SPEAKER_01Yeah, for sure. Um, I mean, when I speak to a young actor today, whether it be Tom Greencarney or Stuart Thompson, Jack Bardo, um, they all refer to Paul Hilton as being the greatest actor of our generation.
SPEAKER_00Oh Carlos, oh my god, that I'm gonna cry. Yeah, um I mean when you are we're so insulars.
SPEAKER_01Yeah, I mean when you are working with um No, no, it's it's um it's honestly what I keep on hearing uh whenever your name pops up. But yeah, I was like wondering, you know, when you are working with younger actors, um, do you feel a responsibility to be a mentor to the next generation?
SPEAKER_00I do, I very much absolutely do. I've recently just completed a film with Anthony Hopkins, and I used to write to Anthony Hopkins when I was at drama school for advice on the the off chance that he might reply, and he did every time. He would always correspond with me, as did Mark Rylance, who I worked with last year. And for me, uh that connection with those people gave me a belief that those um I could do what they were doing. That uh, you know, this wasn't something that was beyond my can or beyond my reach. I I had every right to be doing what they were doing. Um, coming from a working class background, that wasn't drilled into us. So um I I do feel a responsibility to I do mentor a few students from Guildhall, and we have fairly regular contact, and I'm there for them. And I I really appreciate that connection with them because it keeps me young, it makes me feel uh like uh there's a validity to what I'm bringing to the room. You know, I'm not some old fossil. I I have two young children, I feel like I'm pretty plugged into where young people are at the moment. So, yes, it's I totally embrace the whole the whole thing. Mentors are essential in this business, I think. Yeah, not just for the practical development or you know, moving through from job to job or choices or auditions or how to do simply for you know to to have the broader conversations about what do actors do when they're not working, how do you keep your toolbox sharp? How do you keep your mind stimulated? Um, all of these things are really you know conversations that I've had with young actors who are you know beginning to feel the responsibility of what it is to be an actor in in the 21st century, which is different than what it was in the 20th century.
SPEAKER_01Yeah, I mean, um coming on to Ghosts, and I was with Hubert Thompson very recently, and he's another superb actor, and I thought you complimented each other so well in Ghosts. Um, when you were watching him unravel as Oswald, um, did you naturally lean into Manders or were you sort of resisting trying to play a more paternal role to him as well?

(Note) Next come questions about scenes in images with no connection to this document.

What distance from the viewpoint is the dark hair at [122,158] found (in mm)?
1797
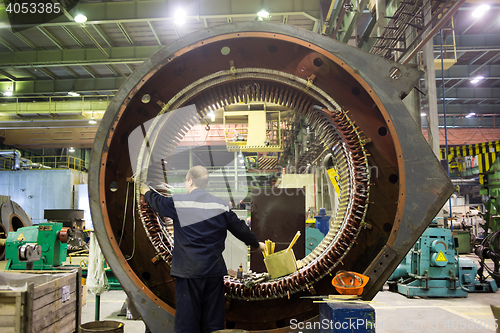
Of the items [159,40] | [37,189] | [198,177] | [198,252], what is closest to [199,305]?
[198,252]

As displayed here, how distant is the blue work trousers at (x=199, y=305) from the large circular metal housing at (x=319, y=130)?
14cm

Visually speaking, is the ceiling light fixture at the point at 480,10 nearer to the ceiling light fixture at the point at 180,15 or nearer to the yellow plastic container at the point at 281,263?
the ceiling light fixture at the point at 180,15

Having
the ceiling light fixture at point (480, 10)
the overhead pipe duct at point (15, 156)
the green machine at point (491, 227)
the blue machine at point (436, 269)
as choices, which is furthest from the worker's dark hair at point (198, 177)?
the overhead pipe duct at point (15, 156)

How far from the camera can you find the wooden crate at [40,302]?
276 centimetres

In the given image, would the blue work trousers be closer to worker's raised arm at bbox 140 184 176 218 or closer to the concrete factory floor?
worker's raised arm at bbox 140 184 176 218

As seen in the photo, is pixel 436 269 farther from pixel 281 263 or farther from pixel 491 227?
pixel 281 263

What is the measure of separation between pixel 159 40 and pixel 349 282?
26.0 feet

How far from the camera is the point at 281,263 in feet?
9.00

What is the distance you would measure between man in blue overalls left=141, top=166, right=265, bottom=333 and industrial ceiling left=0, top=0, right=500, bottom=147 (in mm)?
1774

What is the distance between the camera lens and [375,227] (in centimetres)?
271

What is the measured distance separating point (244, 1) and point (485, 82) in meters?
11.1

SPEAKER_00I think I was I I was playing very much the authority figure, the the hypocrisy of uh religious authority. So yeah, I I wasn't leaning towards empathy, but as soon as the curtain came down, I would have a good dance with Stuart, or um, you know, we'd I'd come back into his world because that's where that's the world that I'm in. But yeah, it's it's good to keep these things. If you're playing characters who are longer heads with each other, the harder you play that, the more juice there is in the drama. But equally, like you say, um there is empathy too, and people are are not fixed, people are flexible, people can change. The work that I tend to do in theater doesn't tend to be pinned down. So there is a there are new choices to be made every performance. How you play an intention, you know. It might you might always be playing the same intention, but there are a million ways to play it, and uh and I like to keep a sense of you know life in the room. Uh it keeps me alive, it makes me feel alive.

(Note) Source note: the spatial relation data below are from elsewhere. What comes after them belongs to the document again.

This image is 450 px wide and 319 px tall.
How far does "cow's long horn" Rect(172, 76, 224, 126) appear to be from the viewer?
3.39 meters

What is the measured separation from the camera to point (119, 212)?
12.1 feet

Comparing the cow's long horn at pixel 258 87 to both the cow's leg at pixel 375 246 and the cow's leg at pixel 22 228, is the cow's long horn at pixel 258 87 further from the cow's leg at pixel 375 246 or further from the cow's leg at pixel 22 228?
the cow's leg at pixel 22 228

SPEAKER_01Certainly. Um, I hadn't realized that you yourself had also played Oswald, you know, in Gregory H Harrow's production of the World Exchange in the past, too. And what is the experience like in the coming back to the same play but as different characters?

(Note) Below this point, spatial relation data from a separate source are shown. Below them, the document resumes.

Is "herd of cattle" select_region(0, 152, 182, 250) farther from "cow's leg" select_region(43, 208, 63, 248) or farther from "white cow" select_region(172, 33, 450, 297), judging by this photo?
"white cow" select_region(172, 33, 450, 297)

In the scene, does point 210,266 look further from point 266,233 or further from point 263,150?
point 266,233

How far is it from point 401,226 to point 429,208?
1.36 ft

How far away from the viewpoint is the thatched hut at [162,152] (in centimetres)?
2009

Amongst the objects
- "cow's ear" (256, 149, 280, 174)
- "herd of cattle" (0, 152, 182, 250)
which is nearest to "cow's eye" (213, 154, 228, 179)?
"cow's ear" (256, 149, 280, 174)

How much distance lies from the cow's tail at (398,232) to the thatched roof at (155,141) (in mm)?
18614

SPEAKER_00It's wonderful. And uh I remember when I played Oswald at the Royal Exchange, uh David Horovich was playing Pastamanders, and he said to me once, I think, that you would make a good pastamanders when you're older. I think he actually said that to me once, and uh, I must at some level have held on to that idea because it was a part that I did look at several times before it came up again at the San Wanamaker with Joe, and the version that we did there was very different, and also it was a candlelit San Wanamaker production, it would never be the same as it was in the Royal Exchange. But yes, I I I did bring a knowledge to that production that I would say it was unconscious. Um, I wasn't deliberately drawing on that previous version, but I know there were aspects of that production that shot through my mind. So, yeah, that you're always referencing back. I know that I will feel that way when I see Caspar D'AMACUSHIO, I will be remembering the old version that I did and not comparing because comparison is the death of joy, but I will be um referen you know, uh alighting the two and seeing what I learned from that. Yeah, I don't tire of seeing productions multiple times. I'm looking forward to seeing I saw the first preview of Evening All Afternoon at the Dogmar, and I'm looking forward to seeing the last performance and seeing you know the the journey of that production and where it where it lands.
SPEAKER_01Yeah I mean. It's a very special play as well, like um the two-hander and like how they um form a relationship over the course of the play. Yeah, it's it's wonderful.
SPEAKER_00It's gorgeous and unexpected. Uh that I I was very moved by it because of the themes in the play and how they resound in my own life, and uh I really wasn't expecting that. So, you know, there is also always that element of surprise with theatre, especially with this play, Mass. You you what you just don't know what's around the corner, but you have to be ready and prepared to take whatever it is, you know.
SPEAKER_01Definitely. I I read that Ibsen wrote Enemy of the People immediately after ghosts. So I was wondering, was it a conscious choice to go straight from Manders to Peter Stockman as well?
SPEAKER_00It wasn't, but I will I also heard that fact too, and was stunned by that. And I think you know, often in life, I'm finding it quite a lot at the moment. You know, we find these um resonances or synchronicity that's things that are happening in the world that seem to echo the life of the play in a way. So I did think that there was something kind of strange and mysterious about that, that that had happened for me in that way, that I'd gone from ghosts to Stockman, from Manders to Stockman. And um, you know, I I was very grateful to take that.
SPEAKER_01Um, yeah, I guess I mean you've had the most extraordinary career playing the most uh incredible parts. Um when all is when all is said and done, um, what do you most want to be remembered for?
SPEAKER_00That's uh gosh. I I've always wanted the respect of my peers, the people that I play with. And given what you said earlier about those young people, Tom, Stuart, Jack, the things that they say about me. It seems that I'm doing the right thing. So I'll just keep ploughing this pharaoh and be very grateful for every opportunity that I get to to deliver a role and bring my all to it. And yeah, hopefully the respect of my peers. That's all I want.
SPEAKER_01Paul Hilton, thank you so much for talking to us today.
SPEAKER_00Thank you, Carlos. It's lovely to see you.